Saved data entries:
........

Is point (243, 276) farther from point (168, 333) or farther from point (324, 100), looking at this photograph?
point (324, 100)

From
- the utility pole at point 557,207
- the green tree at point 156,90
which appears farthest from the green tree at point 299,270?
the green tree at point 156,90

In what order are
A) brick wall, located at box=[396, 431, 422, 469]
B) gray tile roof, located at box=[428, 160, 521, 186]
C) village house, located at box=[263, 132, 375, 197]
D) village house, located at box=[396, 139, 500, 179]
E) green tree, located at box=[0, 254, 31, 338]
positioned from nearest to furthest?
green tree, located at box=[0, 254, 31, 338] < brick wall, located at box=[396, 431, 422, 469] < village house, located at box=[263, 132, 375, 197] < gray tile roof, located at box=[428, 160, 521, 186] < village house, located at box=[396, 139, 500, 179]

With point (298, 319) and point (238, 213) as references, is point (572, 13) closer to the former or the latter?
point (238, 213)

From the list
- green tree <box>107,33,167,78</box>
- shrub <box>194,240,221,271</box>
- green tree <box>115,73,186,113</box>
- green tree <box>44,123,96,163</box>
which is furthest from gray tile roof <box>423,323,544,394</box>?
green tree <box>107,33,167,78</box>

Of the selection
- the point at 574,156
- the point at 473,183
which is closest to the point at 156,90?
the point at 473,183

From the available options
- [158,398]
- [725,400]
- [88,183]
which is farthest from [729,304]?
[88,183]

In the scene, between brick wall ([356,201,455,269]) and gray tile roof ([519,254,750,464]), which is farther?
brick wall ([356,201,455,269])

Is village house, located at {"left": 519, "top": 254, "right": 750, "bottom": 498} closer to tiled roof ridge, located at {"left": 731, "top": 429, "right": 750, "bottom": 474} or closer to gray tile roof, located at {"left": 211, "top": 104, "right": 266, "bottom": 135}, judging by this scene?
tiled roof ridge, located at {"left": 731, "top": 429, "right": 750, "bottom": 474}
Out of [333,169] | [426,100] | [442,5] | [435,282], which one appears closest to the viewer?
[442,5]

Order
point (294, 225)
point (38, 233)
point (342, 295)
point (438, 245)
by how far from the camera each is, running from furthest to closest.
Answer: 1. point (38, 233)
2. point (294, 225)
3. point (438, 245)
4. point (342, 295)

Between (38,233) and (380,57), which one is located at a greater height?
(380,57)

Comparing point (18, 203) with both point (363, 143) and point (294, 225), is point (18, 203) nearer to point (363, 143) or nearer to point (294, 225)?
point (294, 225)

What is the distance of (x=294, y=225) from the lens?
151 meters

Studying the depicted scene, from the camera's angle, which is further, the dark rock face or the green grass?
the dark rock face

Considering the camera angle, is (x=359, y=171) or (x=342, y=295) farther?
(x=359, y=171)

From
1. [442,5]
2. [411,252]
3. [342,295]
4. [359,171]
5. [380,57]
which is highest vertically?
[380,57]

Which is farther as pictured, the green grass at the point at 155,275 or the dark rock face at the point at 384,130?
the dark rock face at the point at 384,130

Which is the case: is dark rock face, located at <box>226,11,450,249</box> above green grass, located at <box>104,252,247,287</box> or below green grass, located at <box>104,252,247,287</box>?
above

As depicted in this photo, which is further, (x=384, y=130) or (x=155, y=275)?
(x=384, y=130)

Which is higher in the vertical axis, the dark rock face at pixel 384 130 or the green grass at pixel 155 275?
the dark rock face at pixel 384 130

........

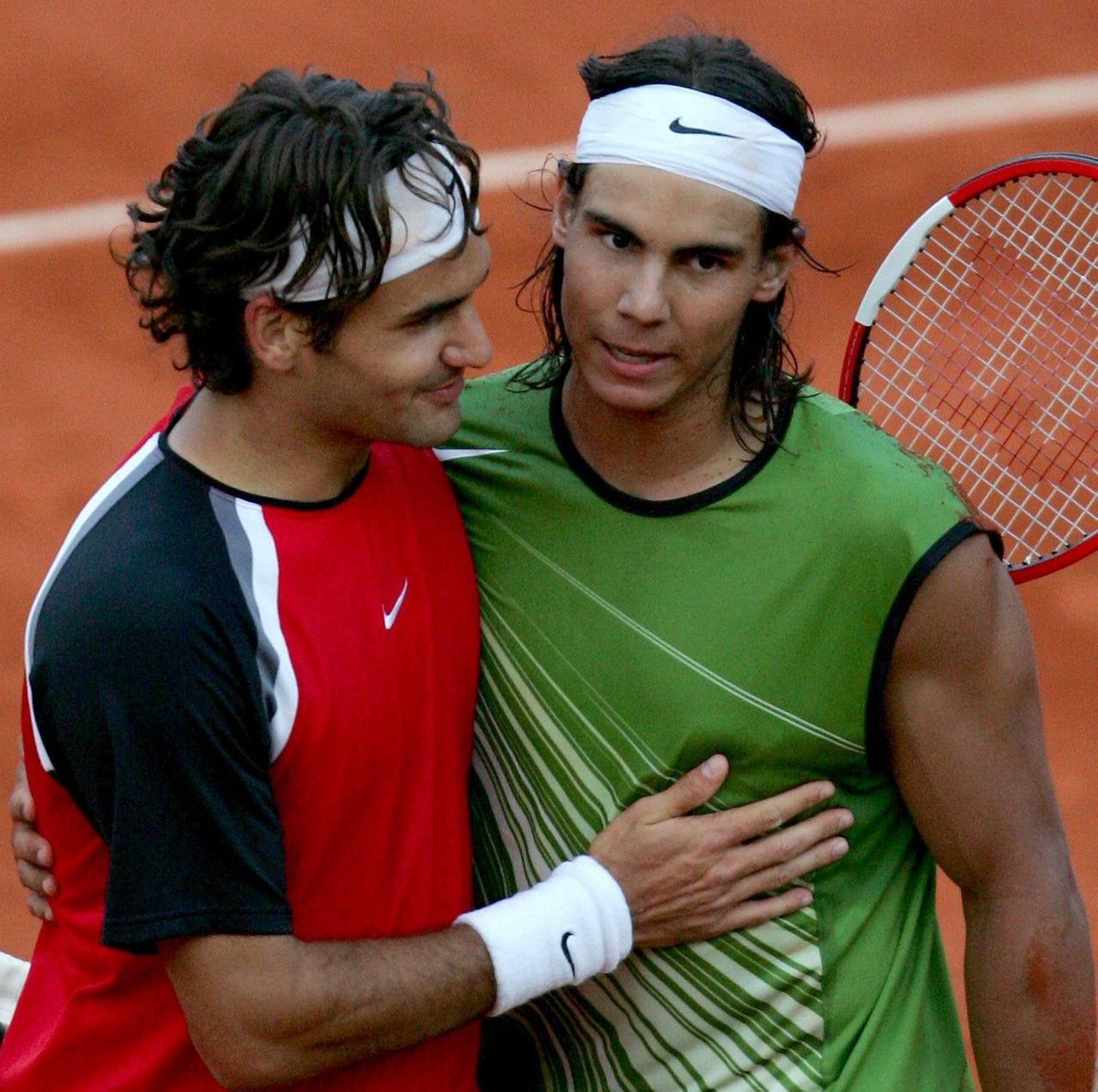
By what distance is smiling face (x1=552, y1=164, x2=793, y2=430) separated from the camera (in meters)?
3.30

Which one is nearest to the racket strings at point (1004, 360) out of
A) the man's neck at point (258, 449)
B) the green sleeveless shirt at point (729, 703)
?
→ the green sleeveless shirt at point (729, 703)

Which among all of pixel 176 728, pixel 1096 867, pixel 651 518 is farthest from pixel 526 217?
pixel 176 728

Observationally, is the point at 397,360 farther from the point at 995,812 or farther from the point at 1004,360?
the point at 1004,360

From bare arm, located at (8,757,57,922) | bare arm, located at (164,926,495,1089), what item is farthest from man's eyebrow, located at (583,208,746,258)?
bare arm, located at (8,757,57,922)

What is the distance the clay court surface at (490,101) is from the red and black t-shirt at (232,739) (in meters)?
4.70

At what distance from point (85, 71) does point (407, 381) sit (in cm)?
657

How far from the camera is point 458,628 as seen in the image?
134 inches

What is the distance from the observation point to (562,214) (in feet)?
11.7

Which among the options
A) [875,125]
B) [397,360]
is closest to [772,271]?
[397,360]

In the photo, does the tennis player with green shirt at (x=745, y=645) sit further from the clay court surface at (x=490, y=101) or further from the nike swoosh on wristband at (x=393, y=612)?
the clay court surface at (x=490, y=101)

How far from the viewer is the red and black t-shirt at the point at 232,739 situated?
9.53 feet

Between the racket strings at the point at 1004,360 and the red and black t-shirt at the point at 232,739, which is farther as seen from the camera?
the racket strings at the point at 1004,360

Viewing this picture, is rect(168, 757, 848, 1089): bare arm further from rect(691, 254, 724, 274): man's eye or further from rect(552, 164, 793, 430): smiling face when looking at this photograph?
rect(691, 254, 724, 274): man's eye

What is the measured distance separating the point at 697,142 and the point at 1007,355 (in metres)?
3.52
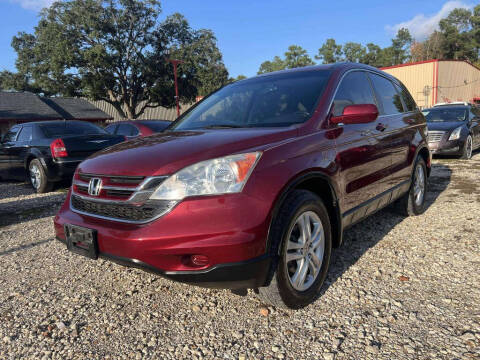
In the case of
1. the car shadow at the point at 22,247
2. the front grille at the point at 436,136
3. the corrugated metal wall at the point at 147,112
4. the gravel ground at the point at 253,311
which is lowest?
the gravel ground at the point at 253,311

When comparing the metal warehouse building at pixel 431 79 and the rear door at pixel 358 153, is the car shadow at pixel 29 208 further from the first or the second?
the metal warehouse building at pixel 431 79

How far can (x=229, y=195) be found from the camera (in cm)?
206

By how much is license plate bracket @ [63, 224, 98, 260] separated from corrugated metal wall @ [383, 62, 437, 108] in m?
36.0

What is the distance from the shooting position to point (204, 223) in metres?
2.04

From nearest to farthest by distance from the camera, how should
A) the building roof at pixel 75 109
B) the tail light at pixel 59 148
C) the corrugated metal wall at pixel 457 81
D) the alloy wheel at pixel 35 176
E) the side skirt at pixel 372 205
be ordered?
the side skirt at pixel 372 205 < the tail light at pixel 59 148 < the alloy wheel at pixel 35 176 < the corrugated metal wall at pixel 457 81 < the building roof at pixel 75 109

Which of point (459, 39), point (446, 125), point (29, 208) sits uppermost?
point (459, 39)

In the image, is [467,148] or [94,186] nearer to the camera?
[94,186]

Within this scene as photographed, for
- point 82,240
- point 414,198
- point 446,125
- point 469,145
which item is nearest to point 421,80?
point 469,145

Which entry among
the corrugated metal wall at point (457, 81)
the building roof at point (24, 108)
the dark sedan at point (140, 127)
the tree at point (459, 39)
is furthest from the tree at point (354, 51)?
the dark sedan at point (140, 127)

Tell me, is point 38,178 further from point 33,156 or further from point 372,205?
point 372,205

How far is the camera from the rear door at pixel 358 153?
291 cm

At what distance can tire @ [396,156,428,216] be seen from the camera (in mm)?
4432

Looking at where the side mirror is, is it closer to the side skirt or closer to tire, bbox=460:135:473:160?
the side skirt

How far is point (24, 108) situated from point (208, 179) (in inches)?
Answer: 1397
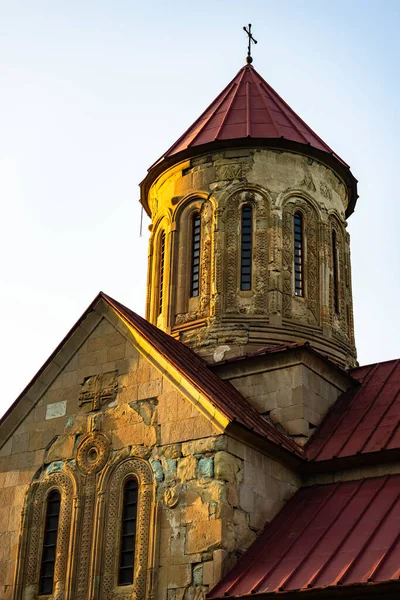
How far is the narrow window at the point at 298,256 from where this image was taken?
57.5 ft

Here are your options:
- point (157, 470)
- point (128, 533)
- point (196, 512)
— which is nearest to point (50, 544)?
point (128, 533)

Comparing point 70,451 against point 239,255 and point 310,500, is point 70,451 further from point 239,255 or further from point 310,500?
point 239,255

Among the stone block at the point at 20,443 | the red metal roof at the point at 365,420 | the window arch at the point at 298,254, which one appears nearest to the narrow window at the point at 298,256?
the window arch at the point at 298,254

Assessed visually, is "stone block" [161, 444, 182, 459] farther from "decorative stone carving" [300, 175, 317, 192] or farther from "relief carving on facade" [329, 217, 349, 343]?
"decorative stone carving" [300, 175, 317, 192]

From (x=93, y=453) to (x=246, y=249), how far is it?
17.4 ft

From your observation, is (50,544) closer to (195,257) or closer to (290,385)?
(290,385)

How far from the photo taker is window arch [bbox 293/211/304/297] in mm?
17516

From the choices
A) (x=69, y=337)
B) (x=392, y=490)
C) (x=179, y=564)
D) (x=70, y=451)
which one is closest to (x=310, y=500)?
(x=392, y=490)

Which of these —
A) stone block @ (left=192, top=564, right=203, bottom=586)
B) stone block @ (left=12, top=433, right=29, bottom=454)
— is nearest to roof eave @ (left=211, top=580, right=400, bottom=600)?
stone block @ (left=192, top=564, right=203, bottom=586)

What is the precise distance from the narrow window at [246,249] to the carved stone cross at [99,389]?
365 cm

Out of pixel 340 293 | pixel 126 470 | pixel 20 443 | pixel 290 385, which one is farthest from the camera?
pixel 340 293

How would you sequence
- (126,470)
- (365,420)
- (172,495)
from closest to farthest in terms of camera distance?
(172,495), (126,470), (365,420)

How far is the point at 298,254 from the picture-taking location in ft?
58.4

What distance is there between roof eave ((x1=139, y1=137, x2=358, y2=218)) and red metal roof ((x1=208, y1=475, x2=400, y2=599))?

........

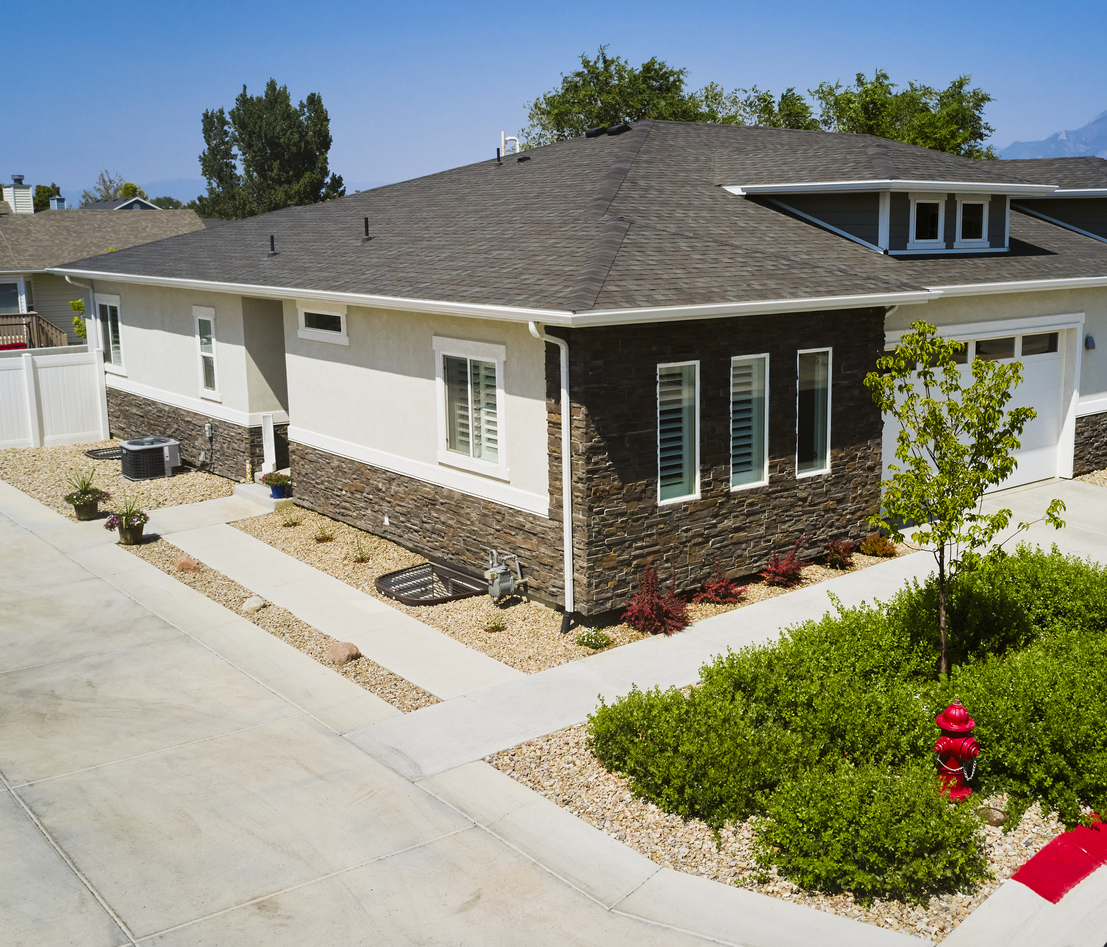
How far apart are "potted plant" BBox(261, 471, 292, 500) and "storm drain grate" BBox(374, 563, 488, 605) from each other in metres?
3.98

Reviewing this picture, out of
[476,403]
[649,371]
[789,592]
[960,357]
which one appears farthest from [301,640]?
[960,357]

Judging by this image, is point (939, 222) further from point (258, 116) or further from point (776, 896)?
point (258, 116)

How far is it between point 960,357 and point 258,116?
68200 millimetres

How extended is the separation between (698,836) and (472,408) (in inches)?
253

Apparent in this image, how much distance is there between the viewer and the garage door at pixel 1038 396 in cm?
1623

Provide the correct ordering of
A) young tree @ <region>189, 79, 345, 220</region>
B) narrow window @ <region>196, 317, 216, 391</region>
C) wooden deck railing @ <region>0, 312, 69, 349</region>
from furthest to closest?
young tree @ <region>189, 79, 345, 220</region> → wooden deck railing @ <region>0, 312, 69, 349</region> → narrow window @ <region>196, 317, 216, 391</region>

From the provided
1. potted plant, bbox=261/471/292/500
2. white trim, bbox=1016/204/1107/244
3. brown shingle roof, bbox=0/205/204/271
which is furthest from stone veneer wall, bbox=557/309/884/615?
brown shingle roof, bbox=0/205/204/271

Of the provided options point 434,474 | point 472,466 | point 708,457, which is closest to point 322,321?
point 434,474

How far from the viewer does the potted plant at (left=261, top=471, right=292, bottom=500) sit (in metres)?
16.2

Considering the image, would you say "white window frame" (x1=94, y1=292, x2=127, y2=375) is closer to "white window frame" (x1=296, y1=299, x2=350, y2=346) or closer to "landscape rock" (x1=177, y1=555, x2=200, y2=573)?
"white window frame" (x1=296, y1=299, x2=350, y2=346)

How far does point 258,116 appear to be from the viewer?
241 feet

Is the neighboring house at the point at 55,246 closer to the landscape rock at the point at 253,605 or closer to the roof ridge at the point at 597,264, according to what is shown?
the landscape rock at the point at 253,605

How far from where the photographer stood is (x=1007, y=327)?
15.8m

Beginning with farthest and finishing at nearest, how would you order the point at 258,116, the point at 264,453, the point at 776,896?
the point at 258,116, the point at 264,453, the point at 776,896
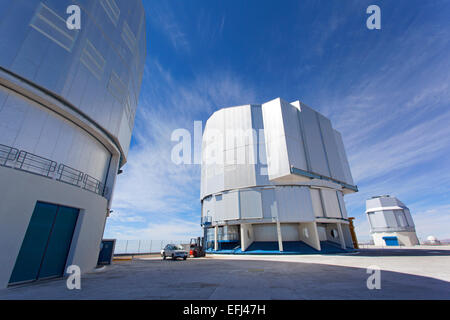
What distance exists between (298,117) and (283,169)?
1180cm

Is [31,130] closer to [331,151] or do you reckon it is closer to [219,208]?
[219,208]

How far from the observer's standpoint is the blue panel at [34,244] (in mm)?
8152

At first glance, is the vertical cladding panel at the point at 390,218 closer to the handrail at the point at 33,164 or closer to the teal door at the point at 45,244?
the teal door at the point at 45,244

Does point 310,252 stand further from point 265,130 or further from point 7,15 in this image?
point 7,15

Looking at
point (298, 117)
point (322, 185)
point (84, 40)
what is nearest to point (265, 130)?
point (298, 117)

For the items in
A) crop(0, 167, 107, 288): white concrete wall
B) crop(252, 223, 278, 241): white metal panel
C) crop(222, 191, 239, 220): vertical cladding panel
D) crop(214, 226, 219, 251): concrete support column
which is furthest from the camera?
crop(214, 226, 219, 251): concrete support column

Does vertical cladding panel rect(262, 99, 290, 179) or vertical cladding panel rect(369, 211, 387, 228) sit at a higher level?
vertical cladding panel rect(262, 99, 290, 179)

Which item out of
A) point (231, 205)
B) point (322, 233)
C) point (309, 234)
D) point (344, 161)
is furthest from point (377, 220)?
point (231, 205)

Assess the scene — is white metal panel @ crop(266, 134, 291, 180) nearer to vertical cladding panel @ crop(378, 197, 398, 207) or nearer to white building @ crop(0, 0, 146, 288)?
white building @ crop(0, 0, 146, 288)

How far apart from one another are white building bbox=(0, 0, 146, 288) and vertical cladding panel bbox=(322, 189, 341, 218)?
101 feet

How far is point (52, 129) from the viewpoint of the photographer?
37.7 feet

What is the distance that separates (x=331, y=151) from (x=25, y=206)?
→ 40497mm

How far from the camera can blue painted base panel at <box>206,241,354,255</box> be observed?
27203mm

........

**What is required:** Locate every line in the listing that contains the string "left" and copy each of those lines. Uppercase and lowercase letters count as different.

**Correct answer:**
Is village house, located at {"left": 519, "top": 254, "right": 750, "bottom": 498} closer to tiled roof ridge, located at {"left": 731, "top": 429, "right": 750, "bottom": 474} or closer to gray tile roof, located at {"left": 211, "top": 104, "right": 266, "bottom": 135}, judging by this scene?
tiled roof ridge, located at {"left": 731, "top": 429, "right": 750, "bottom": 474}
A) stone block @ (left=192, top=564, right=203, bottom=586)
B) stone block @ (left=12, top=433, right=29, bottom=454)
— is nearest to roof eave @ (left=211, top=580, right=400, bottom=600)?
stone block @ (left=192, top=564, right=203, bottom=586)
How far from the viewer does the potted plant at (left=261, top=471, right=292, bottom=500) sit (in metres)?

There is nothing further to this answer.